Figure 5. Synthetic human cathelicidin LL-37 inhibited in vitro Prototheca bovis. Prototheca bovis (1 × 105 CFU/mL in logarithmic growth phase) was incubated with synthetic human cathelicidin LL-37 peptides (up to 2 μM for up 12 h at 37°C) into Sabouraud dextrose broth and algae concentration were determined using a standard curve, with only P. bovis and expressed as log CFU/mL. Histogram of remaining P. bovis after peptide treatment. Data are shown as means ± SEM (n = 3 independent experiments done in triplicate). *p < 0.05, **p < 0.01 (one-way ANOVA post hoc Bonferroni correction) was considered significant.
Figure 6. Synthetic human cathelicidin LL-37 mitigated production of pro-inflammatory cytokines in murine macrophages and mammary epithelia infected with Prototheca bovis. Murine phagocytic (J774.A1) macrophages (A–C) and mammary epithelial (HC-11) cells (D–F) were challenged with P. bovis (1 × 105 cfu/mL) ± synthetic human cathelicidin LL-37 (2 μM) (37°C with 5% CO2). Transcriptomic expression of (A,D) TNF-α, (B,E) Cxcl-1 and (C,F) IL-1β were determined at 2 and 8 h post-infection. mRNA synthesis was quantified using RT qPCR. Data are shown as means ± SEM (n = 3 independent experiments done in triplicate). *p < 0.05, **p < 0.01 (one-way ANOVA post hoc Bonferroni correction) was considered significant. Ns, not significant.
Discussion
Although P. bovis is a major cause of insidious and chronic (>30 days) mastitis in cattle (Moller et al., 2007; Wawron et al., 2013; Bozzo et al., 2014; Jagielski et al., 2019b), the udder innate immune response to pathogenic Prototheca spp. remains poorly understood. In this study, P. bovis triggered severe acute mastitis in mice and naturally occurring cathelicidins aided in establishing local inflammation by promoting synthesis of pro-inflammatory cytokines.
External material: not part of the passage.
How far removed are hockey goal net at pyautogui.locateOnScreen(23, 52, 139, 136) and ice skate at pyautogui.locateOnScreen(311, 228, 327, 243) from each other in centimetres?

Two main lineages of Prototheca spp. have been relevant in public health: a dominant species typically associated with dairy cattle, namely P. ciferrii (formerly P. zopfii GT-I), P. blaschkeae, and P. bovis (formerly P. zopfii GT-II) and others human-associated Prototheca spp. (i.e., P. wickerhamii, P. cutis, P. miyajii) (Jagielski et al., 2019a). In this study, we used a Prototheca spp. identified as P. bovis following a taxonomic approach commonly accepted for Prototheca (Roesler et al., 2006) and a cytb-based genotyping used for unambiguous Prototheca spp. identification (Jagielski et al., 2018) based on the protothecal phylogeny (Jagielski et al., 2019a).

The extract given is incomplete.